__DATASET RECORDS__.

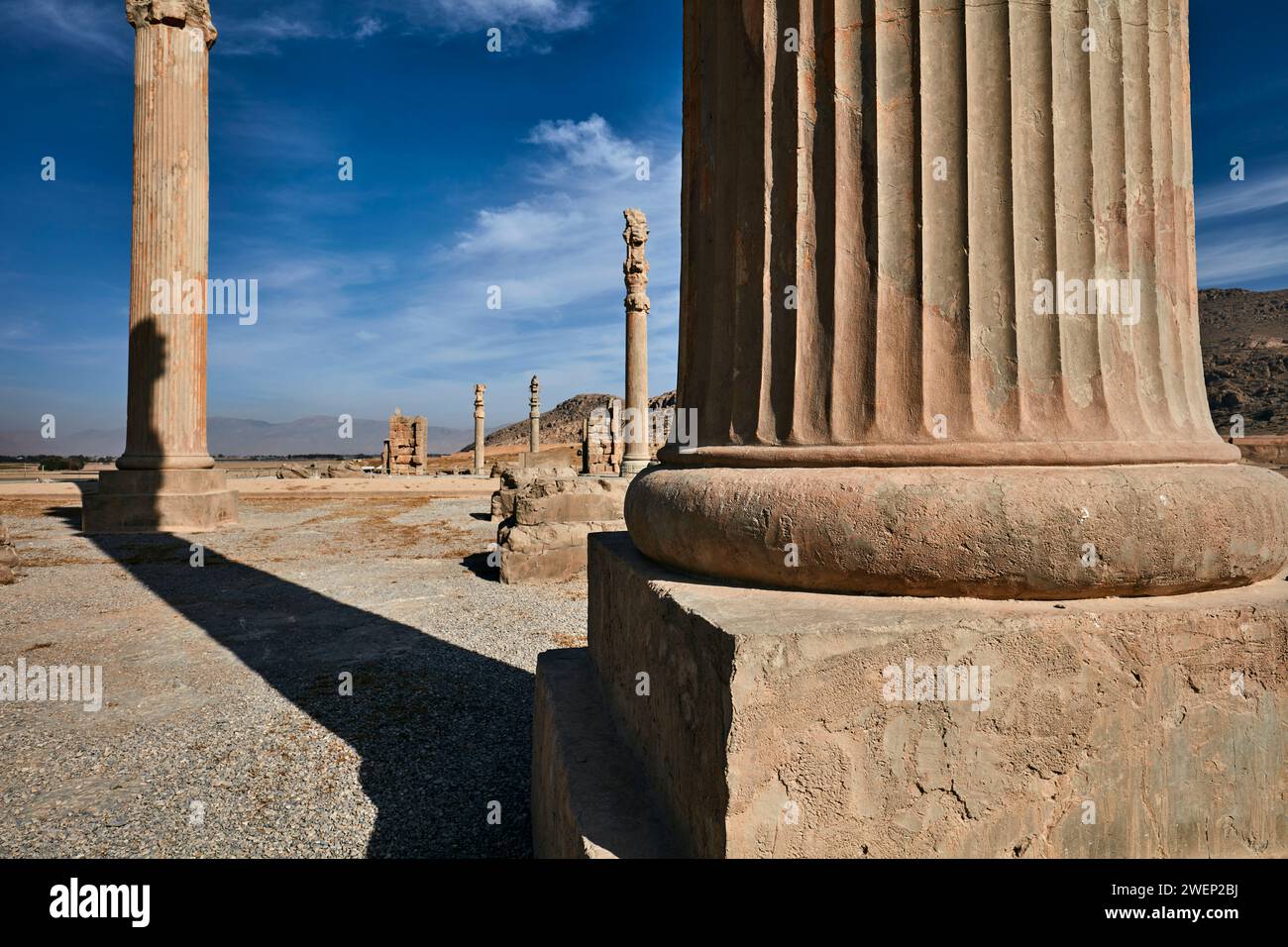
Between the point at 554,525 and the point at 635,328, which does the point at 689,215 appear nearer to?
the point at 554,525

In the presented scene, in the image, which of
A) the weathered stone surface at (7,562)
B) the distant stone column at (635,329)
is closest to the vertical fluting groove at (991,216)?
the weathered stone surface at (7,562)

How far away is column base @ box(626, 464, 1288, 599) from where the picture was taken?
1.53 metres

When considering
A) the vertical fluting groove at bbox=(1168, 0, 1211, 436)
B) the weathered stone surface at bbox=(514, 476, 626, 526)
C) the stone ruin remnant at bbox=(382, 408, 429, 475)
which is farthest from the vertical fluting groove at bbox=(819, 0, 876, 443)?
the stone ruin remnant at bbox=(382, 408, 429, 475)

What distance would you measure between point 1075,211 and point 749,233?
80 centimetres

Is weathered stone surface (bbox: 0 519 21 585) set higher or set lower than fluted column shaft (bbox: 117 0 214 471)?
lower

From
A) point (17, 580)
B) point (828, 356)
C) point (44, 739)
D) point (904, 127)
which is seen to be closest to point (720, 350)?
point (828, 356)

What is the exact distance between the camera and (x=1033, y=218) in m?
1.73

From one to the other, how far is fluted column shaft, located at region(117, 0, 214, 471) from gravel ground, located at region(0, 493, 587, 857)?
13.0ft

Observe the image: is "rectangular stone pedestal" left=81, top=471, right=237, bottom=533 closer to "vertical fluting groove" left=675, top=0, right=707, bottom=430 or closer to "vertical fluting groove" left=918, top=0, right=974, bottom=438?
"vertical fluting groove" left=675, top=0, right=707, bottom=430

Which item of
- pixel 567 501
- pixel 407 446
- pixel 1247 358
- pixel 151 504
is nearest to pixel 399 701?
pixel 567 501

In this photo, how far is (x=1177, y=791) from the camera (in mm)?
1476

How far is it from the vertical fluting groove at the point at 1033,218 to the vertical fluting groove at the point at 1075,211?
0.06 ft

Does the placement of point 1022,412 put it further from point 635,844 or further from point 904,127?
point 635,844

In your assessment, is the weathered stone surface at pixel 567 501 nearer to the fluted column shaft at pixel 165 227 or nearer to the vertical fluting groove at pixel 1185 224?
the vertical fluting groove at pixel 1185 224
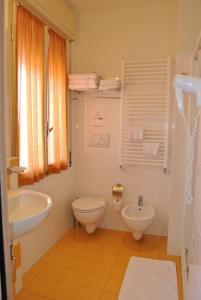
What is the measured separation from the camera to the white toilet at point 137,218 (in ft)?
9.47

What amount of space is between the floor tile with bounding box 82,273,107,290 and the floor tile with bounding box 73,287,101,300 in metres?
0.06

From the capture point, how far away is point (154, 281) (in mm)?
2377

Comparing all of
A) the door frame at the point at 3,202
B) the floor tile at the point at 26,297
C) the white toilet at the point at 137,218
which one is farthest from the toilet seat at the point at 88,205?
the door frame at the point at 3,202

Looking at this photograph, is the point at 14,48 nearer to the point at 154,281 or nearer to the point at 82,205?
the point at 82,205

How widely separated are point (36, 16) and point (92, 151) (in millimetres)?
1740

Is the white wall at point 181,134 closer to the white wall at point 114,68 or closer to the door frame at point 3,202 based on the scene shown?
the white wall at point 114,68

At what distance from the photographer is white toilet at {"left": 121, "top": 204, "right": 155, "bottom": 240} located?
9.47 ft

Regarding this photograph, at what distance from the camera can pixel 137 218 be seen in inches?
115

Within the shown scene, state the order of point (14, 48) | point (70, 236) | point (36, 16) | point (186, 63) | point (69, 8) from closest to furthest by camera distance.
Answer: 1. point (14, 48)
2. point (36, 16)
3. point (186, 63)
4. point (69, 8)
5. point (70, 236)

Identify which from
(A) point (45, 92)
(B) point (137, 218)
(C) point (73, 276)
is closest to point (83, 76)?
(A) point (45, 92)

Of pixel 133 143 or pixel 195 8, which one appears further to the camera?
pixel 133 143

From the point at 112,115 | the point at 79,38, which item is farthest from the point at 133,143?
the point at 79,38

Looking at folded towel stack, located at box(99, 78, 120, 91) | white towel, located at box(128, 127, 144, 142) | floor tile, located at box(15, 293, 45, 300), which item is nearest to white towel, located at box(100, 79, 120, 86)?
folded towel stack, located at box(99, 78, 120, 91)

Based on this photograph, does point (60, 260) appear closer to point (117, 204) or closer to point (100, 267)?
point (100, 267)
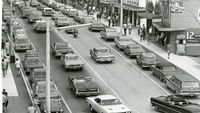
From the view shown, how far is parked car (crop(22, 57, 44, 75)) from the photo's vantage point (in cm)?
4412

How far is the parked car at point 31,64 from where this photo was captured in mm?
44125

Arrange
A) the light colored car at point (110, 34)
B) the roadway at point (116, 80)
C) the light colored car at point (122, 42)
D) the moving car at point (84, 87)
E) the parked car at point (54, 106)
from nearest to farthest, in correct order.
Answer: the parked car at point (54, 106) → the roadway at point (116, 80) → the moving car at point (84, 87) → the light colored car at point (122, 42) → the light colored car at point (110, 34)

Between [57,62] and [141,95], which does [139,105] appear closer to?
[141,95]

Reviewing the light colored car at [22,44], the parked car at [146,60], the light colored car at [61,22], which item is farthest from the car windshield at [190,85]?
the light colored car at [61,22]

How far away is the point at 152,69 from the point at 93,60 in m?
7.72

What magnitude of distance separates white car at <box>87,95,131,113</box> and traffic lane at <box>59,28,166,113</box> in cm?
268

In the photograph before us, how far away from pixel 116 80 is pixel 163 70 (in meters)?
3.94

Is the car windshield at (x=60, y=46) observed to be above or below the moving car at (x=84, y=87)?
above

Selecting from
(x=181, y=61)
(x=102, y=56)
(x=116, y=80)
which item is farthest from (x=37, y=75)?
(x=181, y=61)

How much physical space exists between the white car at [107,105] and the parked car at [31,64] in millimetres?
12042

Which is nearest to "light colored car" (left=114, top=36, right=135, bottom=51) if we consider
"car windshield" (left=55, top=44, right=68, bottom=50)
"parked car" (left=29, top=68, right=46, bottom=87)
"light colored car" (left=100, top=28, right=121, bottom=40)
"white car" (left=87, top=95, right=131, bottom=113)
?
"light colored car" (left=100, top=28, right=121, bottom=40)

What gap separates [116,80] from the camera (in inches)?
1682

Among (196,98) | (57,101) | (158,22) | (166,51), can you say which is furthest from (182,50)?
(57,101)

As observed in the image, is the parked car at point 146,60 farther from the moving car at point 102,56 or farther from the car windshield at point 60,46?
the car windshield at point 60,46
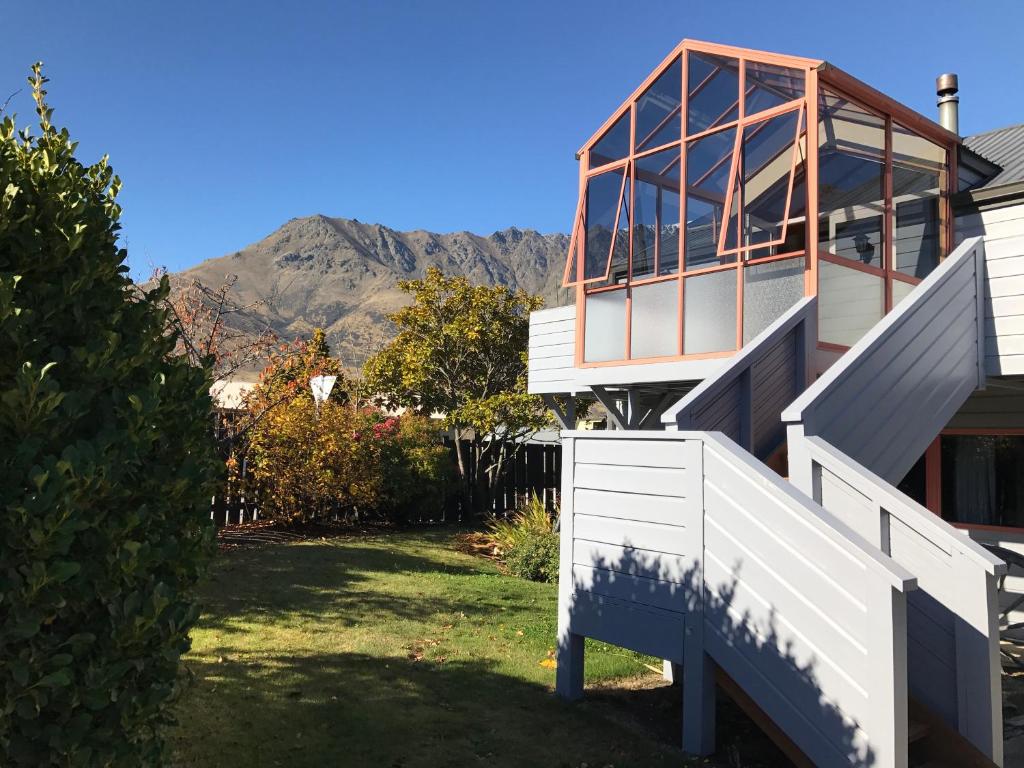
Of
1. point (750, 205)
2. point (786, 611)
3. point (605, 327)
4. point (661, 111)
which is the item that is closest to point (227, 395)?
point (605, 327)

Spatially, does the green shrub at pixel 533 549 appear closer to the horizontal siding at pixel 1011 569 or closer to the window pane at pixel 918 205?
the horizontal siding at pixel 1011 569

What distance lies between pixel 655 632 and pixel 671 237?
538cm

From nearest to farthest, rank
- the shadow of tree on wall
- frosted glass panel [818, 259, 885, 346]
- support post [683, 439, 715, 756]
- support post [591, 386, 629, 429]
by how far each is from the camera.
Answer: the shadow of tree on wall → support post [683, 439, 715, 756] → frosted glass panel [818, 259, 885, 346] → support post [591, 386, 629, 429]

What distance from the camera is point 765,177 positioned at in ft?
25.7

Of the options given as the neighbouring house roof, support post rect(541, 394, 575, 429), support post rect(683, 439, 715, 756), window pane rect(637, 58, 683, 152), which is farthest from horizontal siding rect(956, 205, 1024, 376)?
the neighbouring house roof

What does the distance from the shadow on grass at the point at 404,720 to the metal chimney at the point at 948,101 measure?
9708 mm

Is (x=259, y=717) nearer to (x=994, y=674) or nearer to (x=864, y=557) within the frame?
(x=864, y=557)

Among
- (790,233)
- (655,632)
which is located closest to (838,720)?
(655,632)

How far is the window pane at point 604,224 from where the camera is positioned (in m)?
9.27

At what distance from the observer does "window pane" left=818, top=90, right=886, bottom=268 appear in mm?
7840

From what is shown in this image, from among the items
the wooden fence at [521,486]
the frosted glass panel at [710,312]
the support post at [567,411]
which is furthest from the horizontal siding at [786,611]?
the wooden fence at [521,486]

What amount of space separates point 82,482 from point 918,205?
927 centimetres

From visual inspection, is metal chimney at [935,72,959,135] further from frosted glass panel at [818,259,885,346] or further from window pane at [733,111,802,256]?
window pane at [733,111,802,256]

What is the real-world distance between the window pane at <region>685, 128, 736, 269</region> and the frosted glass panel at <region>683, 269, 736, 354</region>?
0.85 feet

__GIVEN INSTRUCTION__. Can you copy the rows above verbatim, from the line holding "What gap separates" through the line holding "Answer: the shadow", both included, with the pictures left out?

__SOLUTION TO THIS EXERCISE__.
What gap separates [116,80] from the camera (in inches)?
1682

Among (196,98) | (57,101) | (158,22) | (166,51), can you say which is furthest from (182,50)?
(57,101)

As observed in the image, is the parked car at point 146,60 farther from the moving car at point 102,56 or farther from the car windshield at point 60,46?
the car windshield at point 60,46
Of
1. point (750, 205)
2. point (786, 611)
3. point (605, 327)
4. point (661, 111)
which is the item that is closest to point (227, 395)?
point (605, 327)

Spatially, does the green shrub at pixel 533 549 appear closer to the horizontal siding at pixel 1011 569 or closer to the window pane at pixel 918 205?
the horizontal siding at pixel 1011 569

What distance lies between pixel 655 632 and pixel 671 237?
538cm

From nearest to farthest, rank
- the shadow of tree on wall
- frosted glass panel [818, 259, 885, 346]
- support post [683, 439, 715, 756]
- support post [591, 386, 629, 429]
by how far each is from the camera.
Answer: the shadow of tree on wall → support post [683, 439, 715, 756] → frosted glass panel [818, 259, 885, 346] → support post [591, 386, 629, 429]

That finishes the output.